**WHAT TO WORK ON**. The job is to find each line of the records below that includes the word "States" and copy it.

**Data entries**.
------------------------------
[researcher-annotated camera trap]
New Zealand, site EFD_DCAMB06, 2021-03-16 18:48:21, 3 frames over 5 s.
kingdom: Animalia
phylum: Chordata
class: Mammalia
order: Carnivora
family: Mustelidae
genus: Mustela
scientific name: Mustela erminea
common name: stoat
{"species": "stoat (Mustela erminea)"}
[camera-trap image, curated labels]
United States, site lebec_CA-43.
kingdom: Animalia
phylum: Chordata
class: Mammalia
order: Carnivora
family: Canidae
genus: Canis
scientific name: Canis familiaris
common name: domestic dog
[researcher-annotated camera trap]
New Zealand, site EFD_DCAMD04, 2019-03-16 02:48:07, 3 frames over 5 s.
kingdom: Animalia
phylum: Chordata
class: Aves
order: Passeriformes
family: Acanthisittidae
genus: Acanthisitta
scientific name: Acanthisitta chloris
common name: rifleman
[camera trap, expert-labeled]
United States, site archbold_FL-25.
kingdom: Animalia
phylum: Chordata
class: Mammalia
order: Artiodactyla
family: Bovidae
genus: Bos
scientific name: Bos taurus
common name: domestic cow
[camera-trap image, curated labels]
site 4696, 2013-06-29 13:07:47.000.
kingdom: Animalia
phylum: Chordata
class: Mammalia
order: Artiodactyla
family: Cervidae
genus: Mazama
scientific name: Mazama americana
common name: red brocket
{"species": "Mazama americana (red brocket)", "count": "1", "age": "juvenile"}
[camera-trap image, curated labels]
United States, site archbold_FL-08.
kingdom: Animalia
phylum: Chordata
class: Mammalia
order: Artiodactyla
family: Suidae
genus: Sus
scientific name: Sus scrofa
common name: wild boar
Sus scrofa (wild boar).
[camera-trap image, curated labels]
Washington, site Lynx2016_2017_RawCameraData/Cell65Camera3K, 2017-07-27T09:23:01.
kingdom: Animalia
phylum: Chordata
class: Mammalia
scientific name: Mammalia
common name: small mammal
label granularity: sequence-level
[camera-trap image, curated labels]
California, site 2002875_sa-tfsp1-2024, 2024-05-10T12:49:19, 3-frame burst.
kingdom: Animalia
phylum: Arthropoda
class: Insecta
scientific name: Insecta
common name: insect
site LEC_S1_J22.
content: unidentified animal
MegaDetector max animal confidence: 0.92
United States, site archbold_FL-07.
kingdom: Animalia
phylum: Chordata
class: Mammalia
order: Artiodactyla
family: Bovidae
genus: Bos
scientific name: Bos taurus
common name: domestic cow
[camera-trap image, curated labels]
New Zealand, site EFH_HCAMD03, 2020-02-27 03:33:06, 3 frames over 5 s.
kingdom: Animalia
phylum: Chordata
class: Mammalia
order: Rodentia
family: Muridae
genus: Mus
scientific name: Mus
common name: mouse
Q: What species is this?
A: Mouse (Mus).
------------------------------
**RESPONSE**.
United States, site lebec_CA-43.
United States, site archbold_FL-25.
United States, site archbold_FL-08.
United States, site archbold_FL-07.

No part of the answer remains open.